On Tue, May 6, 2025, at 4:32 PM, Bernardo Botella wrote:
> +1 (nb)
> 
>> On May 6, 2025, at 1:19 PM, Josh McKenzie <jmcken...@apache.org> wrote:
>> 
>> +1
>> 
>> On Tue, May 6, 2025, at 4:06 PM, Yifan Cai wrote:
>>> +1 (nb)
>>> 
>>> 
>>> 
>>> *From:* Ariel Weisberg <ar...@weisberg.ws>
>>> *Sent:* Tuesday, May 6, 2025 12:59:09 PM
>>> *To:* Claude Warren, Jr <dev@cassandra.apache.org>
>>> *Subject:* Re: [DISCUSS] CEP-46 Finish Transient Replication/Witnesses
>>>  
>>> Hi,
>>> 
>>> On Sun, May 4, 2025, at 4:57 PM, Jordan West wrote:
>>>> I’m generally supportive. The concept is one that I can see the benefits 
>>>> of and I also think the current implementation adds a lot of complexity to 
>>>> the codebase for being stuck in experimental mode. It will be great to 
>>>> have a more robust version built on a better approach. 
>>> 
>>> One of the great things about this is that it actually deletes and 
>>> simplifies implementation code. If you ignore the hat trick of mutation 
>>> tracking making it possible to have log only replication of course.
>>> 
>>> So far it's been mostly deleted and changed lines to get the single 
>>> partition read, range read, and write path working. A lot of the code 
>>> already exists for transient replication so it's changed rather than new 
>>> code. PaxosV2 and Accord will both need to become witness aware and that 
>>> will be new code, but it's relatively straightforward in that it's just 
>>> picking full replicas for reads.
>>> 
>>> On Mon, May 5, 2025, at 1:21 PM, Nate McCall wrote:
>>>> I'd like to see a note on the CEP about documentation overhead as this is 
>>>> an important feature to communicate correctly, but that's just a nit. +1 
>>>> on moving forward with this overall. 
>>> There is documentation for transient replication 
>>> https://cassandra.apache.org/doc/4.0/cassandra/new/transientreplication.html
>>>  which needs to be promoted out of "What's new", updated, and linked to the 
>>> documentation for mutation tracking.

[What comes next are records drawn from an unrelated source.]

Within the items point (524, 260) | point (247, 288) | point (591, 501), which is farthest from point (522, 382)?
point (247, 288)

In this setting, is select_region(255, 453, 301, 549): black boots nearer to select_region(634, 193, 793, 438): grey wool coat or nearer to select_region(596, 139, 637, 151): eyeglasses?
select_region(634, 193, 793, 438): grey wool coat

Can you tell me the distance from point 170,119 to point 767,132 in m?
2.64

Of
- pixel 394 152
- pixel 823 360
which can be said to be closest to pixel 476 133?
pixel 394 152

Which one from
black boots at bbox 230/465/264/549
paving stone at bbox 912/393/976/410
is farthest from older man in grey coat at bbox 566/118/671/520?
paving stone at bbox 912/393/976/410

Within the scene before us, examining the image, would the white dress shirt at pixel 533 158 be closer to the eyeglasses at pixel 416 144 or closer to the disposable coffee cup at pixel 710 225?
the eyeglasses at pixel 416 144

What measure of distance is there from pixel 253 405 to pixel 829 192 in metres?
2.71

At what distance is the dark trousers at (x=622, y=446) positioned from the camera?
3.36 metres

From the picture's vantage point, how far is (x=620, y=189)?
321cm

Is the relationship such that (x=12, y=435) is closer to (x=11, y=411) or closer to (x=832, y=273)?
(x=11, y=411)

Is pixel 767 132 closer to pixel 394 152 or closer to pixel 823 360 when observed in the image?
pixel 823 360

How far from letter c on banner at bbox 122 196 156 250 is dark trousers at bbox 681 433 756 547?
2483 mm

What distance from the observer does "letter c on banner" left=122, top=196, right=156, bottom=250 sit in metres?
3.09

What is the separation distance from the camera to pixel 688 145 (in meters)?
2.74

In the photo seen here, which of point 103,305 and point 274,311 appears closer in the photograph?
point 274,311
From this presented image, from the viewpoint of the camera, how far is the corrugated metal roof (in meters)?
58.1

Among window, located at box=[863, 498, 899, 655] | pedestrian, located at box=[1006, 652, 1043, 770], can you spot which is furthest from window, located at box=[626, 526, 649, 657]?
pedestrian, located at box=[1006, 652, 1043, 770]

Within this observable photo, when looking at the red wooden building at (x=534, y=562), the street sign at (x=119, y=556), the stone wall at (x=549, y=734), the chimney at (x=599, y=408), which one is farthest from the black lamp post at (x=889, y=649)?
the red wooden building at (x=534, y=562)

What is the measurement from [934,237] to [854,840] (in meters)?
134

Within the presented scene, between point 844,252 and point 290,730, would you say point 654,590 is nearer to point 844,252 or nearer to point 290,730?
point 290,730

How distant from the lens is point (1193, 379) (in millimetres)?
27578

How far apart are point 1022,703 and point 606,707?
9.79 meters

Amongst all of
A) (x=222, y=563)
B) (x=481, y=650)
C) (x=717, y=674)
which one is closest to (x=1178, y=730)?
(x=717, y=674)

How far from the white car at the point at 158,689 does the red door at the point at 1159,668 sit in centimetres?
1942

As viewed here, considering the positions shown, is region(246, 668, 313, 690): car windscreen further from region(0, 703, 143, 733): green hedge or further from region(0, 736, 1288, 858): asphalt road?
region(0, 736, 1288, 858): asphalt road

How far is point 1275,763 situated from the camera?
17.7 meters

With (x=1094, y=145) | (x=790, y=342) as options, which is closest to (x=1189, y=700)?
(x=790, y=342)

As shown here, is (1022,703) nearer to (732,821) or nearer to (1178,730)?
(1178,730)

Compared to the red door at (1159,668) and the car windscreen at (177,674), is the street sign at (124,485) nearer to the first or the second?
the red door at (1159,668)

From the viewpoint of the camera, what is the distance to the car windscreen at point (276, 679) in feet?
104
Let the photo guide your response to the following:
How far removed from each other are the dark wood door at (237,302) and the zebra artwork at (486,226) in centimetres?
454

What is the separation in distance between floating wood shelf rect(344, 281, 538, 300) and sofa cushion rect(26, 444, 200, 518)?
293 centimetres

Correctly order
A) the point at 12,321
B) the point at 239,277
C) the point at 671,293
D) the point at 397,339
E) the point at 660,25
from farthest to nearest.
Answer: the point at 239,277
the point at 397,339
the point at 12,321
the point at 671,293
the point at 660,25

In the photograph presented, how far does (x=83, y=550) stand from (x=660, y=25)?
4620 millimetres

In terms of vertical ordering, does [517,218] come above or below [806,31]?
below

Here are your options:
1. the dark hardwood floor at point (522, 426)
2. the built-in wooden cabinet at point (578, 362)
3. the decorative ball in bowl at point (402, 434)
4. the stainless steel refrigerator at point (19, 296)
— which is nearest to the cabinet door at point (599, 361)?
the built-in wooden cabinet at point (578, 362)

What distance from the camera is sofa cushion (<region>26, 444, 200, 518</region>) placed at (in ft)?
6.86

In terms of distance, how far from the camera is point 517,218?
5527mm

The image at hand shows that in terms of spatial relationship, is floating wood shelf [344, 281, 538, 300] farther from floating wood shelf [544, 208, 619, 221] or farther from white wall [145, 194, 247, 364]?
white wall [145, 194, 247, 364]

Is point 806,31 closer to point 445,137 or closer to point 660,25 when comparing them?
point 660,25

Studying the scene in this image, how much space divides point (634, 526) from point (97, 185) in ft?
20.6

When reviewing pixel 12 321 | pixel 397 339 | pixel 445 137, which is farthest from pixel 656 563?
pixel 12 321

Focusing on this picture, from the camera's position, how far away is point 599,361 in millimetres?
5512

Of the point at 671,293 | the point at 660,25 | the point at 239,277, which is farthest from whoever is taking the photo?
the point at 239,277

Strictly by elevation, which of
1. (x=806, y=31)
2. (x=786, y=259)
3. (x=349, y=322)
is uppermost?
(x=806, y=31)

I'll update the CEP to cover this.
>>> 
>>> 
>>> On Mon, May 5, 2025, at 1:49 PM, Jon Haddad wrote:
>>>> It took me a bit to wrap my head around how this works, but now that I 
>>>> think I understand the idea, it sounds like a solid improvement.  Being 
>>>> able to achieve the same results as quorum but costing 1/3 less is a *big 
>>>> deal* and I know several teams that would be interested.
>>> 1/3rd is the "free" threshold where you don't give increase your 
>>> probability of experiencing data loss using quorums for common topologies. 
>>> If you have a lot of replicas because say you want copies in many places 
>>> you might be able to reduce further. Voting on what the value is is 
>>> basically decoupled from how redundantly that value is stored long term.
>>>> One thing I'm curious about (and we can break it out into a separate 
>>>> discussion), is how all the functionality that requires coordination and 
>>>> global state (repaired vs non-repaired) will affect backups.  Without a 
>>>> synchronization primitive to take a cluster-wide snapshot, how can we 
>>>> safely restore from eventually consistent backups without risking 
>>>> consistency issues due to out-of-sync repaired status?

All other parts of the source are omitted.